== Quoted passage ==

Kansas and its capital city, Topeka, are showing up on some lists that plenty of bigger cities and states wish they were on. In recent months, Kansas was named a Top 10 Competitive State by Site Selection (May 2010 issue) and a Top 10 Pro-Business State by Park Ridge, Ill.-based Pollina Corporate Real Estate. “Kansas (7th) made a strong move up the rankings of the Pollina Top 10 Pro-Business States list in 2010 from its 10th place slot in 2009,” says Brent Pollina, vice president. “Its strong 8th place ranking for Stage I, Labor, Taxes & Other Factors, combined with their 8th place rank under Stage II, Incentives and Economic Development Agency Factors, illustrates a well-rounded approach to economic development. This has moved Kansas to its highest position ever on the Pollina Top 10 Pro-Business States ranking. Relative to Stage I factors, Kansas performed well in High-School Completion, College Completion, Unemployment, Right-to-Work status, Unemployment Insurance, Business Inventory Tax, and Infrastructure.”

===

To be done:
In the passage above about Kansas rankings, what place did Kansas hold on the Pollina Top 10 Pro-Business States list in 2010?

== Provided material ==

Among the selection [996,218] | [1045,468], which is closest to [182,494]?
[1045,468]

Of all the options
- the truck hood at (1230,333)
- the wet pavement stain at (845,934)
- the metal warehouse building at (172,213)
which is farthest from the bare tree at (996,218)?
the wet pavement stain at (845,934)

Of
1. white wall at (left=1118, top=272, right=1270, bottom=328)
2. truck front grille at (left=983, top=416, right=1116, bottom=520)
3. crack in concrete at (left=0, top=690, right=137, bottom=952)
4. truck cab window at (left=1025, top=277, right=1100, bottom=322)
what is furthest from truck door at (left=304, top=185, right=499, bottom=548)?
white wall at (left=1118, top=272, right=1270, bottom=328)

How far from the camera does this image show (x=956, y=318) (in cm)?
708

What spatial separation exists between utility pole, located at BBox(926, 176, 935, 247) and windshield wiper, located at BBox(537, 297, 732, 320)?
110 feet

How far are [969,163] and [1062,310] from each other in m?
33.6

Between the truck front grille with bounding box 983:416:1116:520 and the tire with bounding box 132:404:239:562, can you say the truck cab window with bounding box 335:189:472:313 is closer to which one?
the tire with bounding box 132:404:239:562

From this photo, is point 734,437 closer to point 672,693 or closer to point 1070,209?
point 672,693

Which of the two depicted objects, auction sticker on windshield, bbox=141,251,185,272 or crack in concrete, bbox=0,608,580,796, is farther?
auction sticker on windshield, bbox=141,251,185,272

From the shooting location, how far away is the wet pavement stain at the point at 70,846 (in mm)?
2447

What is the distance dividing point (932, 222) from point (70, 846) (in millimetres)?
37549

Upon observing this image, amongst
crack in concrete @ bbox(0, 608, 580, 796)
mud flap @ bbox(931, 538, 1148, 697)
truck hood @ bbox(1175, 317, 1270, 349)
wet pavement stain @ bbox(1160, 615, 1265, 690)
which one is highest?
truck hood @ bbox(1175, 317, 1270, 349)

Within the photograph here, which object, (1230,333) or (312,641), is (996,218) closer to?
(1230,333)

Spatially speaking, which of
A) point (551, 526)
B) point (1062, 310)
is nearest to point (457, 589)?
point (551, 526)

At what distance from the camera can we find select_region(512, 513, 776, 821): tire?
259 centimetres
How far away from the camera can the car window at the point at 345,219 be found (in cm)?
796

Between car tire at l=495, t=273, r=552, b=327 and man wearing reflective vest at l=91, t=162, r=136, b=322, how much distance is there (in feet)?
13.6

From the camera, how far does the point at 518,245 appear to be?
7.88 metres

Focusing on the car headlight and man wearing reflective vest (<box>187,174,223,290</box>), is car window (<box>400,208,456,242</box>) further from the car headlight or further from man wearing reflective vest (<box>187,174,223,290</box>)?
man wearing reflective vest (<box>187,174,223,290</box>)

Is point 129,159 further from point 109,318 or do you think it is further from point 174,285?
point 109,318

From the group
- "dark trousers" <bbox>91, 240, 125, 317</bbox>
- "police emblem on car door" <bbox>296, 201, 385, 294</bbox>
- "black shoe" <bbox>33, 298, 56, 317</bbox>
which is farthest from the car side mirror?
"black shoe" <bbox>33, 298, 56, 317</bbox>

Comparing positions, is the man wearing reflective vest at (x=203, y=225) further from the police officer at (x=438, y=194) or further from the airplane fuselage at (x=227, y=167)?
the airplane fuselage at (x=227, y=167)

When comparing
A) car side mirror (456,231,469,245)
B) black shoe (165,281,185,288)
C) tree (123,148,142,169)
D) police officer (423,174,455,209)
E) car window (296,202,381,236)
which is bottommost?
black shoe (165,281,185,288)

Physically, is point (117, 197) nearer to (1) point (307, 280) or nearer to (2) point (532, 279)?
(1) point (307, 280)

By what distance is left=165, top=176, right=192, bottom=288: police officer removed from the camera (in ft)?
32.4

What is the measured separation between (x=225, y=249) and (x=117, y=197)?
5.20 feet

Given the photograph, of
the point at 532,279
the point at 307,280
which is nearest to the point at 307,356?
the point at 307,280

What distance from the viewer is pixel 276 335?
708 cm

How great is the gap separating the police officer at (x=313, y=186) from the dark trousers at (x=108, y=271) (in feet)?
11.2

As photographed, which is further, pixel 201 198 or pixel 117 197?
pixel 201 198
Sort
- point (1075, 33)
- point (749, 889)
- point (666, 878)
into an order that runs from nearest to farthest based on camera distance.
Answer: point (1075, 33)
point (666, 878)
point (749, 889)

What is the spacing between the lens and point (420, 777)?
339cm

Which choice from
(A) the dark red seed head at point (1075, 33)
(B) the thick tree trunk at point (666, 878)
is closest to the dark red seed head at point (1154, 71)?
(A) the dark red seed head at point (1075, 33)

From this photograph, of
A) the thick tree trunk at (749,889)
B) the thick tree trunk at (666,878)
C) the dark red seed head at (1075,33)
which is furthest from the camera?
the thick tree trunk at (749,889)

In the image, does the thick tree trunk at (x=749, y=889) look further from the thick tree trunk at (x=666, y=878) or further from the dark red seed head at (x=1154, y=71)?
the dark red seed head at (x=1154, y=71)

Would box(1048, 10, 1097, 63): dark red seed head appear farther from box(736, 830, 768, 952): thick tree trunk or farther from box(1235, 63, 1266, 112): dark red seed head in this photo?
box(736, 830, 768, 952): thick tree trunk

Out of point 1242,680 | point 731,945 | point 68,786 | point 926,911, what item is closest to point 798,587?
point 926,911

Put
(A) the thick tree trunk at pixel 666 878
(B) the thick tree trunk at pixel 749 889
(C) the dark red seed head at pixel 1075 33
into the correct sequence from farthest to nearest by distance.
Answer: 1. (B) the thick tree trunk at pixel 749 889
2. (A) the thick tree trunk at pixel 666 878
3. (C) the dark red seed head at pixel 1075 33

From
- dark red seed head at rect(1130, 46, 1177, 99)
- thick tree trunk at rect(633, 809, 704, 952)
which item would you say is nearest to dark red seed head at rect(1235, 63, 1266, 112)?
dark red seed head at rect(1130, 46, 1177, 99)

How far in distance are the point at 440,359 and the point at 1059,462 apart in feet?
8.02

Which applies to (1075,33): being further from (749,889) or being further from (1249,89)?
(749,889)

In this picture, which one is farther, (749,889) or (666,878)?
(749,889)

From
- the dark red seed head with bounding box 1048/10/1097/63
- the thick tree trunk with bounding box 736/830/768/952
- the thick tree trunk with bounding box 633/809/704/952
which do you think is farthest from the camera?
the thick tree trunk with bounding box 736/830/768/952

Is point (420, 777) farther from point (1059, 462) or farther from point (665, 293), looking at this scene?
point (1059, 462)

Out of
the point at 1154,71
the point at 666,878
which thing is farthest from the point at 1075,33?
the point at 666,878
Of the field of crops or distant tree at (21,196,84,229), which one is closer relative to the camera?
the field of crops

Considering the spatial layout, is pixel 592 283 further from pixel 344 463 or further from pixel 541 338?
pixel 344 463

===

Output:
7th place, up from 10th in 2009.